** BEGIN SOURCE EXCERPT **

Open access publishing is often discussed in Information World Review, a recent editorial for example. "What is clear is that open access publishing isn’t going to go away, and discussions to overcome the substantial differences between the different stakeholders must go on." It was recently reported that journal contracts allow more rights than is often supposed to publish draft or alternate versions of papers. My suggestion is that they should be posted to Scribd where they would be easily found. Department archives or personal websites may be as obvious for the spiders.
Previously Oxford University Press has made arrangements with Stanford for digital journal publishing. It may seem too simple to give up on a long tradition of printing and subcontract a new method of publishing. But it may be effective. At Online Information 2008 Highwire Press showed they were extending their platform for other content.

** END SOURCE EXCERPT **
** BEGIN GIVEN ENTRIES **

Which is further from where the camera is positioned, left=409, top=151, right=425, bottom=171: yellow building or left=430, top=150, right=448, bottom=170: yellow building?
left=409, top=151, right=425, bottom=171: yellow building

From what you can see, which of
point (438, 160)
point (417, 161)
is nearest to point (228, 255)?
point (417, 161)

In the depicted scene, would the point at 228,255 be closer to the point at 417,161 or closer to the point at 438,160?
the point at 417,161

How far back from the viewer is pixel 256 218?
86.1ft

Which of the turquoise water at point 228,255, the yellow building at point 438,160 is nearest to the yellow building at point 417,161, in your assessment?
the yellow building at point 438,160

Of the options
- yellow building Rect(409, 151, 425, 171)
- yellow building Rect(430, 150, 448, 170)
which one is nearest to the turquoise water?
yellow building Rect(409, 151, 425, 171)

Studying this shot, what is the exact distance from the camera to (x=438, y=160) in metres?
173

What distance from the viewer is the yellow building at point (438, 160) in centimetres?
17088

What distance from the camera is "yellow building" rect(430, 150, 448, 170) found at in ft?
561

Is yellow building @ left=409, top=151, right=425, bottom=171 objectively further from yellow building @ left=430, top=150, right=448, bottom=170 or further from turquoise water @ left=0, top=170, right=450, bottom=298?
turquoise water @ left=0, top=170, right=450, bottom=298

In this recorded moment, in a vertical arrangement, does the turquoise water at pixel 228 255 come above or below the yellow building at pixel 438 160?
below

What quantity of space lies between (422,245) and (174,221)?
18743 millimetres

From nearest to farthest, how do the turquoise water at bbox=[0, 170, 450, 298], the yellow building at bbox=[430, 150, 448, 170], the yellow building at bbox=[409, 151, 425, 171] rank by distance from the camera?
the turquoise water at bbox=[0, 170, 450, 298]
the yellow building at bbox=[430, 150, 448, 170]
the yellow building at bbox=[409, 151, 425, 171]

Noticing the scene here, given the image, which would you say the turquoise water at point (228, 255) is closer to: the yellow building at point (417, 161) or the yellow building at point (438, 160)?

** END GIVEN ENTRIES **

_WRITTEN REQUEST_.
Write the next few sentences of the open access publishing text above, following on from its last sentence.

_RESULT_.
These issues will come up during the London Bookfair. Sony have sponsored a digital space with several presentations. It is possible that the 2009 London bookfair will be remembered as an occasion for progress in digital publishing. At the moment it seems more likely that the noise in the print media will be a continuation of misinformation and self-serving nonsense.
As far as I know there has not been a print review from London of the book "Everything is Miscellaneous" by David Weinberger although he has been a keynote speaker at Online Information with similar content. What is the connection between publishing as technology and the world of book reviews? Not very clear. Here is the result for a search on Scribd - reasonable guide to the issues, might persuade someone to read the book.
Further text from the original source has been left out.